The Weymouth reached the mouth of the river Gambia in March 1721. There were gales, haze and great waves. It seemed an omen of disaster when Alexander Clark wrestling to reef the sails ‘was struck overboard with the saile from the topsl. yd. and was drowned’. In wind and rain the ship then grounded in sand. An anchor broke, a cable was damaged. At high tide there was only fifteen feet of water, at low tide, seven. For four days the crew heaved and hauled before the ship was free.

Villagers who lived along this Gold Coast had no reason to be accommodating to these colonising Whites. Messengers from the ship who requested water were taken hostage. The ransom demanded for them was of gold and food.

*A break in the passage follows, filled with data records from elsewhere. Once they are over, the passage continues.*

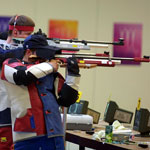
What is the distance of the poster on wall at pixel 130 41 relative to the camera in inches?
300

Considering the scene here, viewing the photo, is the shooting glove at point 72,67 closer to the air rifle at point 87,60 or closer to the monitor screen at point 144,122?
the air rifle at point 87,60

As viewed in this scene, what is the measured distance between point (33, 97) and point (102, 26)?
5057 millimetres

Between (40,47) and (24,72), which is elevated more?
(40,47)

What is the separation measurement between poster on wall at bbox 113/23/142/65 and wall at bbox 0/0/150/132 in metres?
0.09

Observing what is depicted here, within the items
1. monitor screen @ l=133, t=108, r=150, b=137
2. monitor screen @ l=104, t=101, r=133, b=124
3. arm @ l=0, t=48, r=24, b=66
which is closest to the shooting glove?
arm @ l=0, t=48, r=24, b=66

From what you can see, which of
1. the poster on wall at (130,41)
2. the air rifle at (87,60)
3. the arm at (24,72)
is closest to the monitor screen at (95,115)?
the air rifle at (87,60)

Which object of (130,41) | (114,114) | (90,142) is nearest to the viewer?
(90,142)

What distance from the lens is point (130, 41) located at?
7.69 metres

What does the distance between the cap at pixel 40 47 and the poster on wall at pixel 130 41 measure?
492cm

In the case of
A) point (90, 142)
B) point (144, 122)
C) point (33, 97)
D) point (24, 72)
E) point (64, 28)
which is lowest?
point (90, 142)

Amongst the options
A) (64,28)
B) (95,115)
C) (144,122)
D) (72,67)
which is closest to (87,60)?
(72,67)

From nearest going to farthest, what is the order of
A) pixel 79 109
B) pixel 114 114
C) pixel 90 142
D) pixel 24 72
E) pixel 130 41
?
pixel 24 72, pixel 90 142, pixel 79 109, pixel 114 114, pixel 130 41

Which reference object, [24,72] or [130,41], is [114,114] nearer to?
[24,72]

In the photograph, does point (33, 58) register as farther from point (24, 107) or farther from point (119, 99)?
point (119, 99)
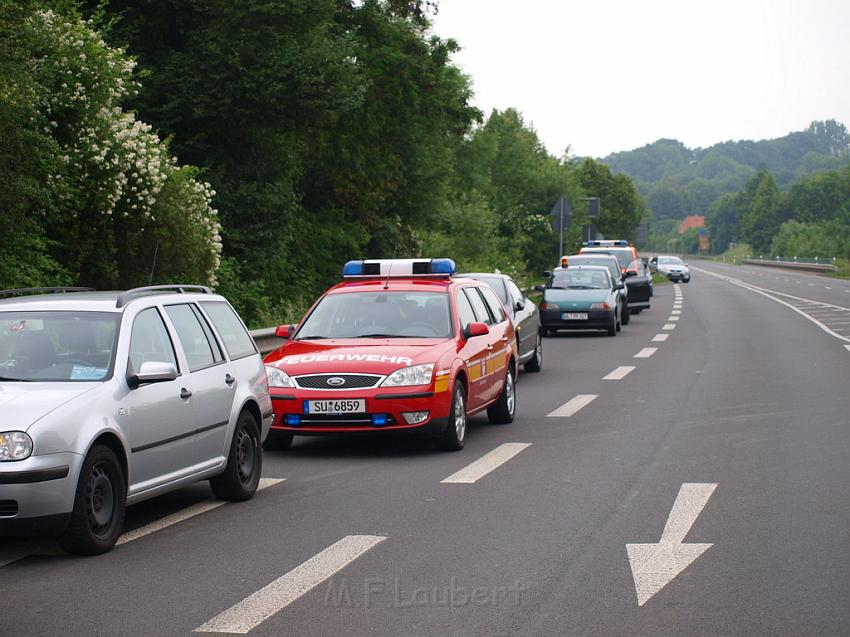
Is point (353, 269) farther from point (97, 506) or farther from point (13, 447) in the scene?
point (13, 447)

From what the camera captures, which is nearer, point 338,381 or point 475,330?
point 338,381

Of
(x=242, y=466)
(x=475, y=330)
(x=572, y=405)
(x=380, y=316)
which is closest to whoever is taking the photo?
(x=242, y=466)

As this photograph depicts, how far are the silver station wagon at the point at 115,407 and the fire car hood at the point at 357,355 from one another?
1605mm

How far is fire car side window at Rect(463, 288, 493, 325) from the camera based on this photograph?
13367mm

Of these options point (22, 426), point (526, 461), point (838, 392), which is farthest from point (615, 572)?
point (838, 392)

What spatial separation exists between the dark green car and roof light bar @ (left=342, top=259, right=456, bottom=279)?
14682mm

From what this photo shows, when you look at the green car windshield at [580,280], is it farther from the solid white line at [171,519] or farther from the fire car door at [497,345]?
the solid white line at [171,519]

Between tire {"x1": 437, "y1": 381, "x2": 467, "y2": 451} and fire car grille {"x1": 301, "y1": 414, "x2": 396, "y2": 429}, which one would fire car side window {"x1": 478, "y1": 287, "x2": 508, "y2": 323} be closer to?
tire {"x1": 437, "y1": 381, "x2": 467, "y2": 451}

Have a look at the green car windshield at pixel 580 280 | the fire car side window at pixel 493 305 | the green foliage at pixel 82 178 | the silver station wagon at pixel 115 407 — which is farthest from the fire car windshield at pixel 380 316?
the green car windshield at pixel 580 280

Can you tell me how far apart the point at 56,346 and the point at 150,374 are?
0.66 m

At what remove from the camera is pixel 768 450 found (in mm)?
11234

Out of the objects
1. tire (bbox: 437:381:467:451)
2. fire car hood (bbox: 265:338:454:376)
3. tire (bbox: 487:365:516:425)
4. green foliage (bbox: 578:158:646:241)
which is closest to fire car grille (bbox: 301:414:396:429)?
fire car hood (bbox: 265:338:454:376)

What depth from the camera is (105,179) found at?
2138cm

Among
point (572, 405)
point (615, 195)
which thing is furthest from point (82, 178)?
point (615, 195)
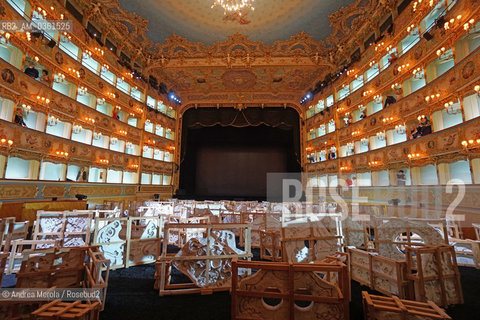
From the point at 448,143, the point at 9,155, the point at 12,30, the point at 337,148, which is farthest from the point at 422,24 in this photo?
the point at 9,155

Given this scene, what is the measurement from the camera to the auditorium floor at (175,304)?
10.1ft

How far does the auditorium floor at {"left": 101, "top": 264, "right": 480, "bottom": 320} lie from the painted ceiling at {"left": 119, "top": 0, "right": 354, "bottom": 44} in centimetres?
1395

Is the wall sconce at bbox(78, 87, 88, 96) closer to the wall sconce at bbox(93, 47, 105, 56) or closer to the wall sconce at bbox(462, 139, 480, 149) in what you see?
the wall sconce at bbox(93, 47, 105, 56)

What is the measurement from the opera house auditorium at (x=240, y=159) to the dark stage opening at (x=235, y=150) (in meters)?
0.14

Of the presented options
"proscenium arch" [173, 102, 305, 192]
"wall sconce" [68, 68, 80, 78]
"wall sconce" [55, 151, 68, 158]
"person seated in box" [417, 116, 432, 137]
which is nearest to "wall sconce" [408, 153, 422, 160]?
"person seated in box" [417, 116, 432, 137]

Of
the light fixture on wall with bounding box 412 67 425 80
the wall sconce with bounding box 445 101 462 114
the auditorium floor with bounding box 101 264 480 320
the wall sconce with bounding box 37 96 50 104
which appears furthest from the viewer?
the wall sconce with bounding box 37 96 50 104

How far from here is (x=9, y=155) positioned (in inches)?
336

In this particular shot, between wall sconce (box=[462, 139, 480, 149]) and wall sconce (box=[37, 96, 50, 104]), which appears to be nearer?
wall sconce (box=[462, 139, 480, 149])

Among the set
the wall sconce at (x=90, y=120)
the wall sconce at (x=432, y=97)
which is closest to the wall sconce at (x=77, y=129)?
the wall sconce at (x=90, y=120)

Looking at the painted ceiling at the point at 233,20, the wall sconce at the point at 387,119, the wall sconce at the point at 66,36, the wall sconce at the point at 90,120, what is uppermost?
the painted ceiling at the point at 233,20

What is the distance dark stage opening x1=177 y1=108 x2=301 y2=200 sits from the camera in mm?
20344

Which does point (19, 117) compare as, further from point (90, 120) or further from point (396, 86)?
point (396, 86)

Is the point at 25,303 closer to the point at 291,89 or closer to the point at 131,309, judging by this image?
the point at 131,309

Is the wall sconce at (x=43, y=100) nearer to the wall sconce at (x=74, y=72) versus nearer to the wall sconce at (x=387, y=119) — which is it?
the wall sconce at (x=74, y=72)
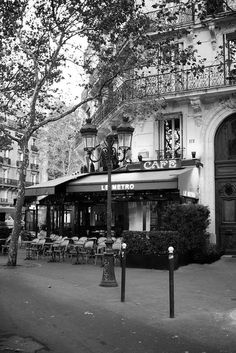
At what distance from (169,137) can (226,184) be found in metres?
3.36

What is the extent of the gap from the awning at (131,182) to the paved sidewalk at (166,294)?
3.05 m

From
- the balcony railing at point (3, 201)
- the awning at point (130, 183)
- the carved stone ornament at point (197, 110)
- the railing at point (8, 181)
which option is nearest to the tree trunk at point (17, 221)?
the awning at point (130, 183)

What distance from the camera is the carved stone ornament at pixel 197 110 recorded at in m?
18.2

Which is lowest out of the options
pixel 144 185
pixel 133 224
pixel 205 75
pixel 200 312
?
pixel 200 312

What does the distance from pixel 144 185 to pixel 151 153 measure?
403cm

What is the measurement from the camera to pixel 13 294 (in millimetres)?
9258

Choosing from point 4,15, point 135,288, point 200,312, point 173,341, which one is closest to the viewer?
point 173,341

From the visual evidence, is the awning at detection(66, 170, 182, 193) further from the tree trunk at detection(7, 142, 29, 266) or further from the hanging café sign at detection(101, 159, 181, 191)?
the tree trunk at detection(7, 142, 29, 266)

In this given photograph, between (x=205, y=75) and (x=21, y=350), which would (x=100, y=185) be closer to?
(x=205, y=75)

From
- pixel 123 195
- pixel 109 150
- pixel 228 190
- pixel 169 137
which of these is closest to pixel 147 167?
pixel 123 195

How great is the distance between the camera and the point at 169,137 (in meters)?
19.2

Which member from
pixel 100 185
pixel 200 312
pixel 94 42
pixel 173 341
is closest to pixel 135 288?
pixel 200 312

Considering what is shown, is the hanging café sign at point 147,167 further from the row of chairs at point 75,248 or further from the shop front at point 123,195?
the row of chairs at point 75,248

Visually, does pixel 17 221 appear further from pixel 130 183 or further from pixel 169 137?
pixel 169 137
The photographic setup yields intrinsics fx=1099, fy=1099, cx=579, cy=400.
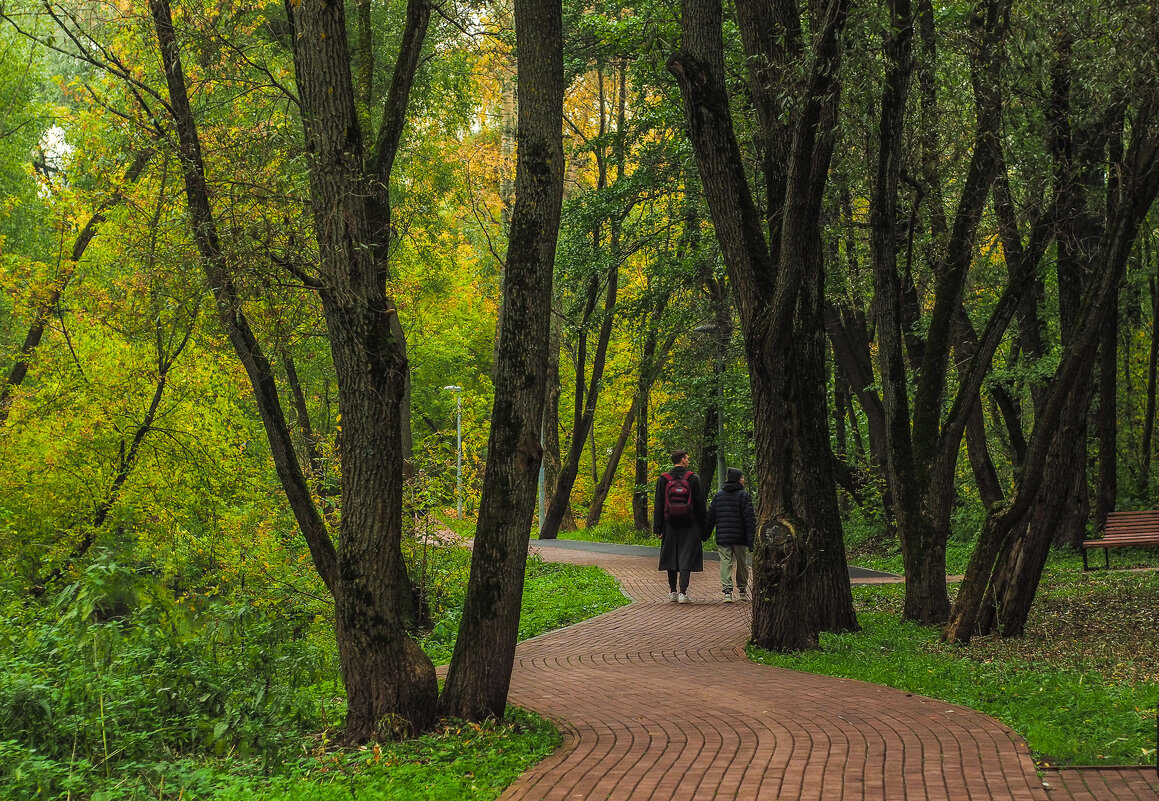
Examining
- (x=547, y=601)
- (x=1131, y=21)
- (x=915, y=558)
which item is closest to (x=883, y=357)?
(x=915, y=558)

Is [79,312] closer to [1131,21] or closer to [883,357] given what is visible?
[883,357]

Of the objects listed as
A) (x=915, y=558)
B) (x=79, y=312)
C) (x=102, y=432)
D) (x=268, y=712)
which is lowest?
(x=268, y=712)

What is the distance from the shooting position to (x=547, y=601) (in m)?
16.8

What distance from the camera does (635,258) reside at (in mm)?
25859

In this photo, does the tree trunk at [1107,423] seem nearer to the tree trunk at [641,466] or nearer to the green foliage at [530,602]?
the green foliage at [530,602]

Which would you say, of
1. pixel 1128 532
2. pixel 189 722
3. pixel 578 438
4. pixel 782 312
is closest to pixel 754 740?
pixel 189 722

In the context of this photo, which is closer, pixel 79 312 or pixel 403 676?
pixel 403 676

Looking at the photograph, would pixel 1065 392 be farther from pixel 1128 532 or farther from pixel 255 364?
pixel 255 364

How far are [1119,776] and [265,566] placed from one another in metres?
12.0

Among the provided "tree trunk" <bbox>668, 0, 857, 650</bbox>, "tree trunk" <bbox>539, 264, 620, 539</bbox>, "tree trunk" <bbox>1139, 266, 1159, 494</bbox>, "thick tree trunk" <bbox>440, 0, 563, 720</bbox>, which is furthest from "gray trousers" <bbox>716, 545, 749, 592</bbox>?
"tree trunk" <bbox>539, 264, 620, 539</bbox>

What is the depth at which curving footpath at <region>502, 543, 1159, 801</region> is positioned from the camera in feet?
18.7

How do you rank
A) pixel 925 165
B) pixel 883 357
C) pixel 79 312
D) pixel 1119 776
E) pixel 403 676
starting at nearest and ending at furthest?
pixel 1119 776 → pixel 403 676 → pixel 883 357 → pixel 925 165 → pixel 79 312

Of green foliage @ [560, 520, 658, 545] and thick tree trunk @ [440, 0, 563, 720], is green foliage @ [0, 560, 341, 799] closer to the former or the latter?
thick tree trunk @ [440, 0, 563, 720]

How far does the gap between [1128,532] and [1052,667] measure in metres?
8.66
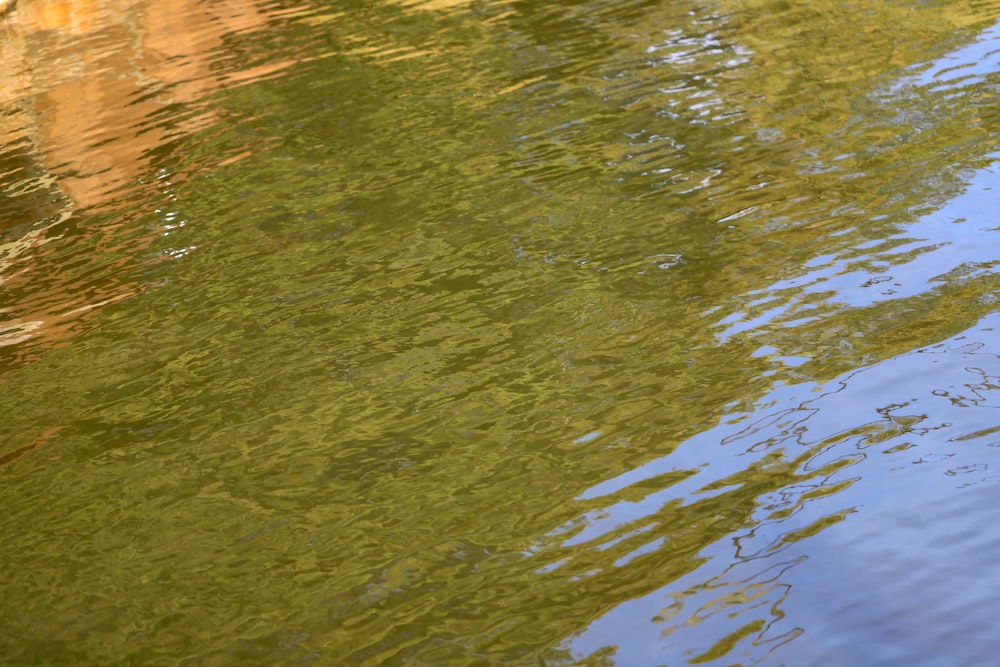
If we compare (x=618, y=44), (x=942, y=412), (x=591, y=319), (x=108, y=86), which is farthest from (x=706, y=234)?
(x=108, y=86)

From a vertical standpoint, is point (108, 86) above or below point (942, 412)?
above

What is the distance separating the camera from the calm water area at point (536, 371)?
3.41 meters

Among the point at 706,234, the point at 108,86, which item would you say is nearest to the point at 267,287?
the point at 706,234

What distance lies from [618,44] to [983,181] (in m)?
5.07

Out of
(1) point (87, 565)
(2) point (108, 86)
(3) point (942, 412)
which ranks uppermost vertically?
(2) point (108, 86)

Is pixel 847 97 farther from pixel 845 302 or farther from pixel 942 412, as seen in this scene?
pixel 942 412

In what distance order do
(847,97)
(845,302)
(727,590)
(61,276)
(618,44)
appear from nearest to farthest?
(727,590) → (845,302) → (61,276) → (847,97) → (618,44)

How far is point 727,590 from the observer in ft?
10.8

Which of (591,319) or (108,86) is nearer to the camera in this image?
(591,319)

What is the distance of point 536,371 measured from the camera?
4.84 m

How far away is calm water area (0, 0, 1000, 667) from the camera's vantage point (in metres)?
3.41

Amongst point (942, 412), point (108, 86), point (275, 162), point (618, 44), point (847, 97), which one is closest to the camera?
point (942, 412)

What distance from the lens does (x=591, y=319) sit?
522 cm

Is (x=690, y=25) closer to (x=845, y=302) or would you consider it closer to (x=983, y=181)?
(x=983, y=181)
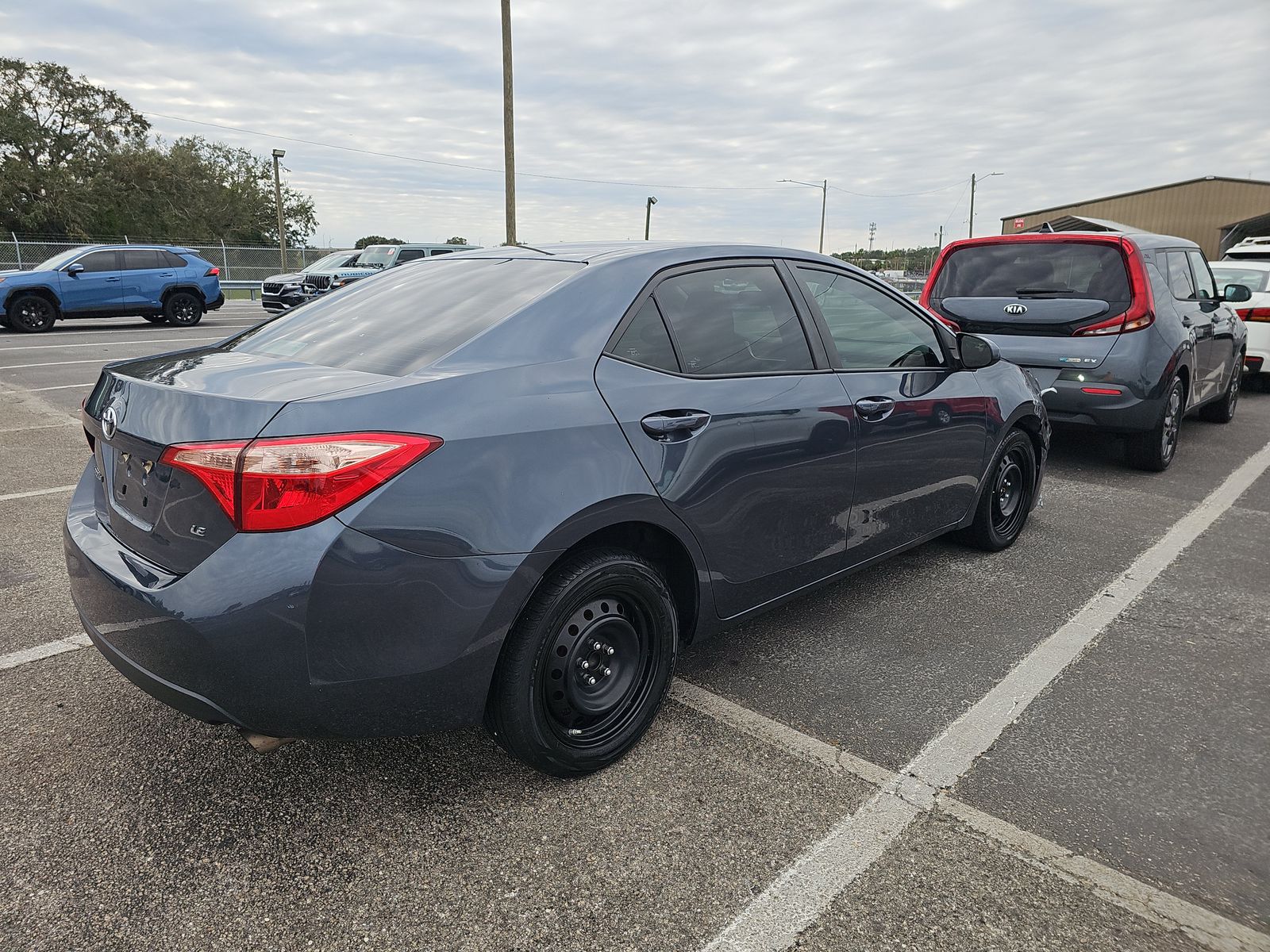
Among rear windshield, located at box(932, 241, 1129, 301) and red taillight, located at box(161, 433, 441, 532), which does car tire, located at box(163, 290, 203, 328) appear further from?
red taillight, located at box(161, 433, 441, 532)

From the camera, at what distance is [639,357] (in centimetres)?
267

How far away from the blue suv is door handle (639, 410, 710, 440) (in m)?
16.9

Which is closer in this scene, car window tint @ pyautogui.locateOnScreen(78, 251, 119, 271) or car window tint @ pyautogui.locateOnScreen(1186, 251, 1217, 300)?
car window tint @ pyautogui.locateOnScreen(1186, 251, 1217, 300)

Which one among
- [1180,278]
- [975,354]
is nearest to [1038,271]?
[1180,278]

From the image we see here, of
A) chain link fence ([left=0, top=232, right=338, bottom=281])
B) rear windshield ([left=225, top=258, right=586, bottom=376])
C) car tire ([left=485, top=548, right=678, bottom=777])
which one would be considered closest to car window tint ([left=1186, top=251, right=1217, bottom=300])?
rear windshield ([left=225, top=258, right=586, bottom=376])

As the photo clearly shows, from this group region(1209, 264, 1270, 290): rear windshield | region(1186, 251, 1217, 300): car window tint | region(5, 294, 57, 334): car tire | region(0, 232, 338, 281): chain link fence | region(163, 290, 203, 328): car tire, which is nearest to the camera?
region(1186, 251, 1217, 300): car window tint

At the rivers and fresh water places, in the dark forests where the men went to cut wood, the dank air was thick with mosquitoes. They were seen as pests and an irritation not as creatures that might kill with a deadly bite. But in June the men of the Weymouth began to die: Mr White, Purser, deceased. Mr Peine, Schoolemaster, deceased. Charles Fanshaw, departed this life. John Pritchard, died this day.

The sick could not know their mortal illness was caused by a virus, transmitted by mosquitoes that fed on infected monkeys and then on them. The surgeons blamed the foetid air, the proximity to Negroes. They plied their hopeless craft: phlebotomy and mulled spices.

By late September so many men were dying a makeshift hospital was erected on shore. Twenty Negroes were commandeered without whose help the ship could not be crewed. On 23 October the Governor of Cape Coast Castle informed the Weymouth’s Captain, Mungo Herdman, of pirates who had done much damage and taken a Royal African Company ship. The Governor asked for a Muster to be called of men on board who were fit for service. The call was seventy-two: ‘Officers, Seamen and Learners, all included’. The following day it was fifty-seven.

Deaths were entered in a daily log, along with laconic comment on the weather, the fixing of a halter around a mutineer’s neck and putting him under the Boatswain’s command as a Swabber, the taking of men and stores from other ships, the employment of Negroes as a last resort.